Big Data Frameworks – AWS Technologies Blog

Framework	Description	Use Cases	Strengths
Apache Hadoop	A distributed framework for storing and processing large datasets using the Hadoop Distributed File System (HDFS) and the MapReduce programming model.	Batch processing, ETL, data storage.	– Scalable and reliable storage (HDFS). – Proven technology.
Apache Spark	A unified analytics engine for large-scale data processing, offering in-memory computing and support for batch, streaming, and ML workloads.	Streaming analytics, machine learning, graph processing, batch ETL.	– In-memory processing for speed. – Broad use case support.
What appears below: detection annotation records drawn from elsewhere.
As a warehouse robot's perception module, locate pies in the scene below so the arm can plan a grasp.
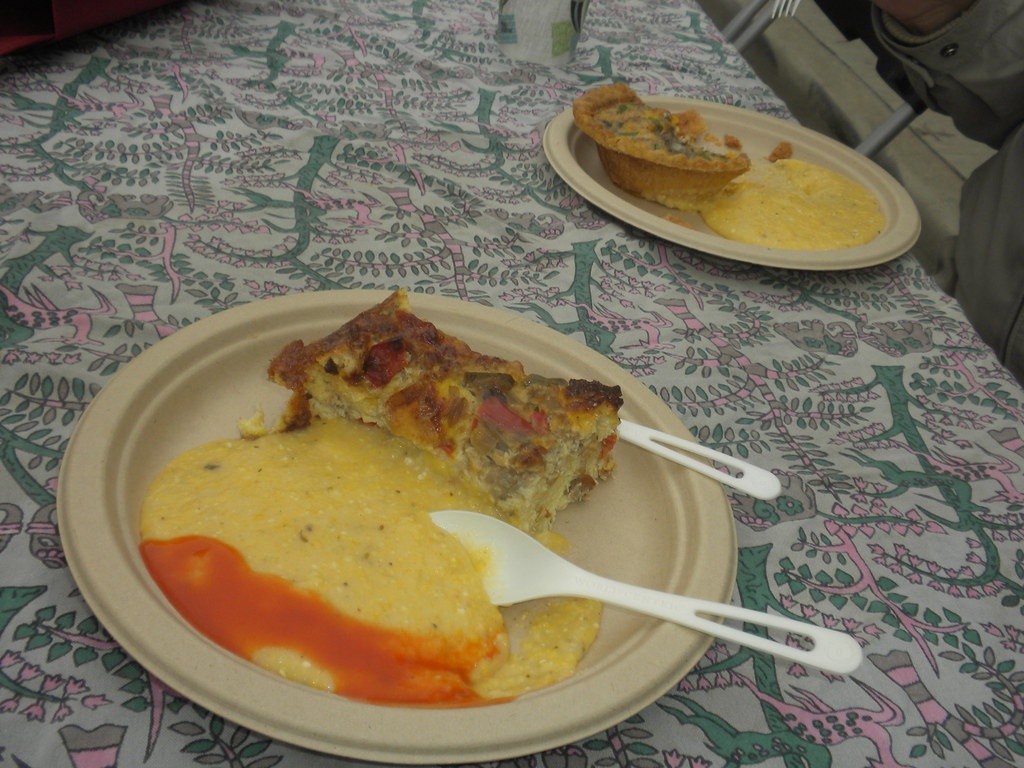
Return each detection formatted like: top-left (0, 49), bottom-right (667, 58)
top-left (571, 83), bottom-right (751, 209)
top-left (238, 290), bottom-right (621, 526)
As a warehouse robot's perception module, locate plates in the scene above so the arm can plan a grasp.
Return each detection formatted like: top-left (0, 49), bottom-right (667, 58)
top-left (543, 95), bottom-right (921, 271)
top-left (57, 290), bottom-right (739, 764)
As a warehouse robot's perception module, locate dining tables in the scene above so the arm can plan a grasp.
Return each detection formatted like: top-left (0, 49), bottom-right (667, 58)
top-left (0, 0), bottom-right (1024, 768)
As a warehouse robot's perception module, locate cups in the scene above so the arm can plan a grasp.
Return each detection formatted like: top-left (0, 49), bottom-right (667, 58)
top-left (497, 0), bottom-right (592, 67)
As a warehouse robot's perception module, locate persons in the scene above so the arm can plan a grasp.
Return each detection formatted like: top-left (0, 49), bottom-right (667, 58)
top-left (869, 0), bottom-right (1024, 390)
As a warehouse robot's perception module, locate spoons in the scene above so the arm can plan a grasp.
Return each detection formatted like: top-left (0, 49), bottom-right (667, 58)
top-left (427, 511), bottom-right (863, 674)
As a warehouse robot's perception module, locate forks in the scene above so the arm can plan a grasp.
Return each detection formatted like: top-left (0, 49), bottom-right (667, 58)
top-left (772, 0), bottom-right (800, 18)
Apache HBase	A distributed, NoSQL database built on HDFS for real-time, random read/write access to large datasets.	Real-time applications, time-series data, IoT data storage.	– Low-latency reads/writes. – Scales horizontally.
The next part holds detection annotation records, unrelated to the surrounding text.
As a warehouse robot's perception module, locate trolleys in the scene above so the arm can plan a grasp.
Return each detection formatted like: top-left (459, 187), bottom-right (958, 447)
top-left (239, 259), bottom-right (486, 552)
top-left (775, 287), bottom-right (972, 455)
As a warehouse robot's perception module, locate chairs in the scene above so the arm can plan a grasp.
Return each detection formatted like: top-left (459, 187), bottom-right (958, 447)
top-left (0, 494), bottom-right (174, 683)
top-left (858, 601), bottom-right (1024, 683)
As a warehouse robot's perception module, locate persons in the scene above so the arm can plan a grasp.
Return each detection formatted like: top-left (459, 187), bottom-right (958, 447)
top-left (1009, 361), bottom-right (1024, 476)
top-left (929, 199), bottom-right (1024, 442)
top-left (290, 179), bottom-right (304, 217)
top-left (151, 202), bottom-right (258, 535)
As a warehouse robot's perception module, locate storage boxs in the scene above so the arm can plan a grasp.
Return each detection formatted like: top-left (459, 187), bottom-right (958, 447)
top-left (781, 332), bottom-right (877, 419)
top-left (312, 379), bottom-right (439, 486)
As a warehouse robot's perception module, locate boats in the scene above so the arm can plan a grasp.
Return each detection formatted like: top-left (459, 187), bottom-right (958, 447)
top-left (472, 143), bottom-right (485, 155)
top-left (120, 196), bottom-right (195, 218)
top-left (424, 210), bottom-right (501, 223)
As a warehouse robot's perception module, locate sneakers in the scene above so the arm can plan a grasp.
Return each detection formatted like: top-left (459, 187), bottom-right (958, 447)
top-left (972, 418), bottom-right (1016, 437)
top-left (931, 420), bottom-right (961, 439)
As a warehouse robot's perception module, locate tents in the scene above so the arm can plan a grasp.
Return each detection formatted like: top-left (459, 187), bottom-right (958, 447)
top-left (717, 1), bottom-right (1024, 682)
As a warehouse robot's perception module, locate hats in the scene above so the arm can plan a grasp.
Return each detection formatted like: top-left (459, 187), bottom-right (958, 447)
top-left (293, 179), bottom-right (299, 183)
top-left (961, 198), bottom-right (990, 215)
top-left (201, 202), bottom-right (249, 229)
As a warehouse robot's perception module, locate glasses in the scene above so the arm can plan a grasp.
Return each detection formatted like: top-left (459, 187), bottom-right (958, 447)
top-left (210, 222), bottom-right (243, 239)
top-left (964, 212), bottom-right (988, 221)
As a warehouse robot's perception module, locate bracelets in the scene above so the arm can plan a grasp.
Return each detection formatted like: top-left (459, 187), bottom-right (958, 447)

Apache Flink	A framework for real-time stream processing and distributed batch processing, with low-latency and high-throughput capabilities.	Real-time analytics, event processing, streaming ETL.	– True real-time processing. – Stateful stream management.
Presto	A distributed SQL query engine designed for fast, interactive queries across large datasets, optimized for analytics over heterogeneous data sources.	Interactive SQL querying, federated queries, analytics on data lakes.	– High performance for SQL. – Query federation.
Hive	A data warehouse tool built on Hadoop, providing SQL-like query capabilities (HiveQL) for processing and analyzing structured datasets.	Data warehousing, batch analytics, schema-on-read processing.	– Familiar SQL-like interface. – Integrates with Hadoop.